Mr Li, who was in Brussels on Monday to co-chair the 17th China-EU summit, also called for the two sides to start a feasibility study for a free trade area to resist protectionism and boost connectivity between Asia and Europe.
“The scale of two-way investment, a mere $20bn or less in 2014, is hardly satisfactory given the big size of the Chinese and EU economies and the huge volume of two-way trade,” Mr Li said in written answers to questions from the Financial Times and several other European newspapers.
“If a comprehensive, balanced and high standard investment treaty could be reached early, it will bring opportunity for both sides to combine their respective strengths and form a new pattern of co-operation,” Mr Li added, noting that EU-China trade now exceeds $1.7bn a day.
Chinese companies, beset by rising costs and eroding competitiveness in a slowing domestic market, are scouring Europe for acquisition targets to boost technology and brand values. An investment treaty, analysts said, would smooth the path to more EU acquisitions and other direct investments by Chinese companies.
But there is also a geopolitical dimension to Mr Li’s overture stemming from Beijing’s concerns that two large impending global trade deals threaten to sideline China.
Last week, US President Barack Obama won the legislative powers he needed to finalise the Trans-Pacific Partnership — the biggest trade deal in a generation — between the US, Japan and 10 other countries. Concluding the TPP is expected to build momentum for the Transatlantic Trade and Investment Partnership, the proposed EU-US trade and investment pact.
US and EU trade officials have been pushing the deals as one way for America and Europe to maintain their grip on the technical and regulatory standards that increasingly form the backbone of trade accords.
Keen not to be left out, Mr Li said China was “also open to the TPP”.
China and the EU had prickly relations under Karel De Gucht, the previous EU trade commissioner, who launched an investigation into alleged dumping of Chinese solar panels. He had also accused Huawei and ZTE, two Chinese makers of telecommunications equipment, of benefiting from illegal state subsidies.

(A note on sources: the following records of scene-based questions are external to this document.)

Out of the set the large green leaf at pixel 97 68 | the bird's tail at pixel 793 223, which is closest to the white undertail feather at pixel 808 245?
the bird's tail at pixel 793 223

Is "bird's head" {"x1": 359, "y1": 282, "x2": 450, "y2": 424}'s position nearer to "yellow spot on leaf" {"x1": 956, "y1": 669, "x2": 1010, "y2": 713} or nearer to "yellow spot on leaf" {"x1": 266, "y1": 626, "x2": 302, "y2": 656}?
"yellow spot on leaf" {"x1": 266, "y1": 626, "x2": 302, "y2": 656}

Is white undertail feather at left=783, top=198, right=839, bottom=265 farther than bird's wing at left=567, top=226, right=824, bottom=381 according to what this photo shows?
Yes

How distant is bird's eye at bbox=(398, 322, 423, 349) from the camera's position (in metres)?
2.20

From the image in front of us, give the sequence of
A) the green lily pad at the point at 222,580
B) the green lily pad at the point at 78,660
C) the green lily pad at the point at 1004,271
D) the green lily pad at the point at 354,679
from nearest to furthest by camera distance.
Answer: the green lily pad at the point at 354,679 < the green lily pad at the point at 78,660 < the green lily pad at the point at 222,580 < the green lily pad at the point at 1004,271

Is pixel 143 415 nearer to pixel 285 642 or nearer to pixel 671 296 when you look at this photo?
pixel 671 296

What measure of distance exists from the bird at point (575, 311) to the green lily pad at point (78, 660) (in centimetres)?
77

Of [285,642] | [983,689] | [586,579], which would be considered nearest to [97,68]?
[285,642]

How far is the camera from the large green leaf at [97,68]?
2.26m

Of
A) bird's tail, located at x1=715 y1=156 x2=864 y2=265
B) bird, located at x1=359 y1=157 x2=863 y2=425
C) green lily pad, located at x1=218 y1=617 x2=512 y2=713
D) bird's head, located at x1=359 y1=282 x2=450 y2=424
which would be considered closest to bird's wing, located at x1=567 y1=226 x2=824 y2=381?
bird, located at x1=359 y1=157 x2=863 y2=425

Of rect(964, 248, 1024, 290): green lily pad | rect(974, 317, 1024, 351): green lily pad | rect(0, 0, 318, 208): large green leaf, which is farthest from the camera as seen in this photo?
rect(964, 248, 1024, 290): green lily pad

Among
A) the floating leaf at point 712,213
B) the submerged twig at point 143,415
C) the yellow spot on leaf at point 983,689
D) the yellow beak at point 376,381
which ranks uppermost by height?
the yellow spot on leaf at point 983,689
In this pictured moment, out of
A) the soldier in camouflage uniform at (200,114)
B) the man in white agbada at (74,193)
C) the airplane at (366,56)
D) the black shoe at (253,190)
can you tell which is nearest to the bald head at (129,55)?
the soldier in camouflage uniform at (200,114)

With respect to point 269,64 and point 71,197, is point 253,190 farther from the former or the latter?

But Brussels found the Chinese were highly effective at dividing EU countries with threats of trade retaliation, for example against European wine exports.
Under Mr De Gucht’s successor, the tone on China has been more conciliatory and most attention is focused on whether the EU will support China’s push to be accepted as a “market economy” in the World Trade Organisation.
Turning to the slowdown in China’s gross domestic product growth, Mr Li said he was confident that the “economy will maintain long-term growth” but ruled out “strong stimulus”.
“China still has a bunch of policy tools at its disposal. We will not opt for strong stimulus,” Mr Li said.
Beijing signalled its intent to reinforce demand in the economy at the weekend by cutting the one-year lending rate by 25 basis points to 4.85 per cent — its fourth cut since November — and lowering the amount of reserves certain banks are required to hold by 50 basis points.